Indeed, as dear Noel indicates, Mullen is adored not only by critics, readers, and award committees alike, but also by today’s contemporary poets. Mullen’s collections — such as Trimmings, S*PeRM**K*T, Muse & Drudge and Sleeping with the Dictionary — innovate through language, play, and form, and has transformed contemporary American letters. Sleeping with the Dictionary was a finalist for the National Book Award, the National Book Critics Circle Award, and the Los Angeles Times Book Award in poetry. Her three previous collections were repackaged into a recent book, Recyclopedia (Graywolf, 2006) which received a PEN Beyond Margins Award. More than this, however, as Noel’s response suggests, one hopes to be at the right place at the right time, just for a chance to hear Mullen read.
And, indeed, on Thursday, I wasn’t the only person excited. The third floor of Wheeler was abuzz as a diverse group of people – faculty and students from a number of Berkeley departments, members of the communities as well as writers from neighboring Mills College filled the room. Upon entering, I saw UC Berkeley Professor and poet Cecil Giscombe at the podium ready to give an introduction to the Holloway Series, a sequence of public readings that solidifies the campus’ commitment to poetry. Mullen’s reading was co-sponsored by Mixed Blood, a poetry journal and organization led by Giscombe. As he explained in his welcoming remarks, Mixed Blood focuses on innovations and experimentations in poetics while also grappling with issues of race. It was perfectly apt, as Mullen’s work deals with similar issues of race, sexuality and gender through linguistic innovation within the tradition of the Black Arts movement.

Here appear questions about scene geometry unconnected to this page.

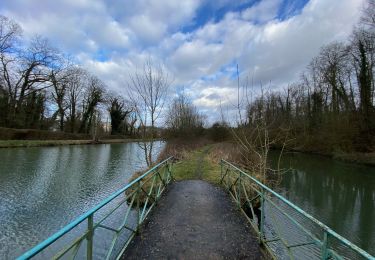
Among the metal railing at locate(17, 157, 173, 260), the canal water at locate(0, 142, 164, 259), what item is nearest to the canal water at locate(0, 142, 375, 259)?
the canal water at locate(0, 142, 164, 259)

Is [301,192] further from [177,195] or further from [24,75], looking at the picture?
[24,75]

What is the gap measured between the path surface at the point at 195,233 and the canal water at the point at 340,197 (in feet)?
13.6

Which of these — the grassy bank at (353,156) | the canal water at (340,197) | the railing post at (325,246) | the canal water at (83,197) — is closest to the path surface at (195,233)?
the railing post at (325,246)

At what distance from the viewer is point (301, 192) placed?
11227 mm

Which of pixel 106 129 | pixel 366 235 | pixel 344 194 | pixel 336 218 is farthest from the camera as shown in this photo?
pixel 106 129

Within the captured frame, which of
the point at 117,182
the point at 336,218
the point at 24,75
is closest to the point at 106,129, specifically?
the point at 24,75

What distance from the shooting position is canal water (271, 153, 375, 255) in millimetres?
7189

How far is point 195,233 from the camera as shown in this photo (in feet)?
12.8

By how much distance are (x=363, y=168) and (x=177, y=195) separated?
58.6 feet

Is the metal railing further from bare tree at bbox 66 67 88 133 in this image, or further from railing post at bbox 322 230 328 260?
bare tree at bbox 66 67 88 133

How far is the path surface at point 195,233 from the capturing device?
330 centimetres

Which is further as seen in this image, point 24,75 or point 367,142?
point 24,75

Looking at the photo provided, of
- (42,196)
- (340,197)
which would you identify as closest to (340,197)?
(340,197)

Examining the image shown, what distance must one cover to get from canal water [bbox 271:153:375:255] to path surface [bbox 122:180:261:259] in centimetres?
416
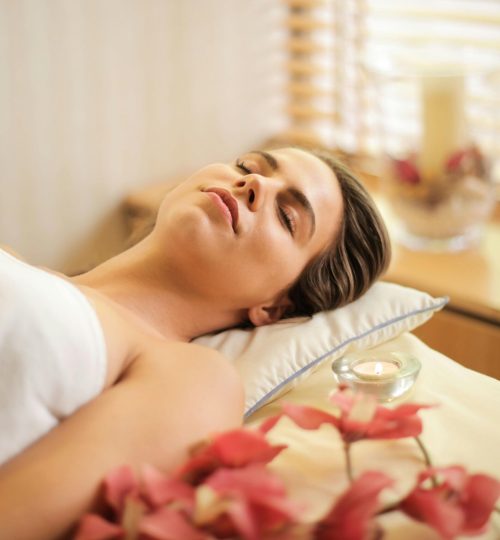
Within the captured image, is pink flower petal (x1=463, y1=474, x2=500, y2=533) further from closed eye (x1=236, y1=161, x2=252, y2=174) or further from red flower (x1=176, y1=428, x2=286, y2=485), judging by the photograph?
closed eye (x1=236, y1=161, x2=252, y2=174)

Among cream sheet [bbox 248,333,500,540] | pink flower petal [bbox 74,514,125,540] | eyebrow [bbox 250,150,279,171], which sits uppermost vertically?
eyebrow [bbox 250,150,279,171]

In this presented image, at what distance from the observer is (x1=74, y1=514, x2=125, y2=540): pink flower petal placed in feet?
2.87

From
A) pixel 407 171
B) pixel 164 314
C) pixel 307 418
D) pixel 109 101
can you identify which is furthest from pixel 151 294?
pixel 109 101

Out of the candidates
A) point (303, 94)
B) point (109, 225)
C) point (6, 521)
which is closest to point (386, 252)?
point (6, 521)

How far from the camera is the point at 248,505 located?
2.76 feet

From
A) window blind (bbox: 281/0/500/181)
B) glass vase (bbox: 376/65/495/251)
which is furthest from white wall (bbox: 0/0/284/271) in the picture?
glass vase (bbox: 376/65/495/251)

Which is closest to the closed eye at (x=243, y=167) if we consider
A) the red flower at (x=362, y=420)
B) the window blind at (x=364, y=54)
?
the red flower at (x=362, y=420)

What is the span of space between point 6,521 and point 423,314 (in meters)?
0.78

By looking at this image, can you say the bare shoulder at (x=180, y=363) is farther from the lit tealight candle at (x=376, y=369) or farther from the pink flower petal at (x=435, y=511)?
the pink flower petal at (x=435, y=511)

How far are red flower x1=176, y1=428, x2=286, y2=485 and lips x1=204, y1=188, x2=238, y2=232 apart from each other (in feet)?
1.42

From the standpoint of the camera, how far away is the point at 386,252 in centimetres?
148

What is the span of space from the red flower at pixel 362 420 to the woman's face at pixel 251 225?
Result: 346 millimetres

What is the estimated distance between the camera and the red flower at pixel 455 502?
883 mm

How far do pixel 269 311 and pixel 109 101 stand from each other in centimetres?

The Holloway Series also provides an opportunity for a graduate student to read alongside renowned poets. The evening’s graduate student poet was English doctoral student, Jocelyn Rodal, whose poems verge on the playful at the same time as they are feminist and daring. Rodal utilizes the everyday, the mundane, and personal to express both irony and revelation. I think of the first poem Rodal read, entitled “Screenplay,” which ends: “ Each morning, I wake up first, and my flat and nameless future stretches out in front of me like a state highway needing maintenance.”
When Mullen took the podium, she opened her reading by sharing the background of her working life, as she has currently been spending a lot of time on scholarly investigations of the Civil War. She also spoke about how she utilizes Japanese poetic forms and composes her poetry at the Mildred E. Mathias Botanical Garden on the campus of UCLA. The poems Mullen read that evening all evoked the everyday and a sense of place: scenes of pigeons in a Los Angeles parking lot, descriptions of the colorful characters in “Venice Beach,” and the investigations of the flora and fauna of the UCLA Botanical Garden itself.
Each poem, small and compact, showcased Mullen’s signature blend of linguistic play, the vernacular, contemporary references, rhythm, and political consciousness. That Berkeley evening, Mullen’s poems were like delicious linguistic gifts, simultaneously settling and unsettling people in their meditation on place. After Mullen long reading, many from the audience remarked how they wished it could’ve lasted even longer, how much Mullen reminded them of Los Angeles, San Diego, the places they have left.
For me, it was 5 years ago in Los Angeles when I first heard Harryette Mullen read her poetry. I had lived through her books, devouring them. I can remember sitting in awe of hearing one of my favorite poets come to life in the beautiful theatre space of downtown Los Angeles’ Walt Disney Music Hall. Seeing her again on Thursday, here in Berkeley, reminds me of how, at times, we are in the right place and right time. And how a poet’s reading can make a new place feel just like home.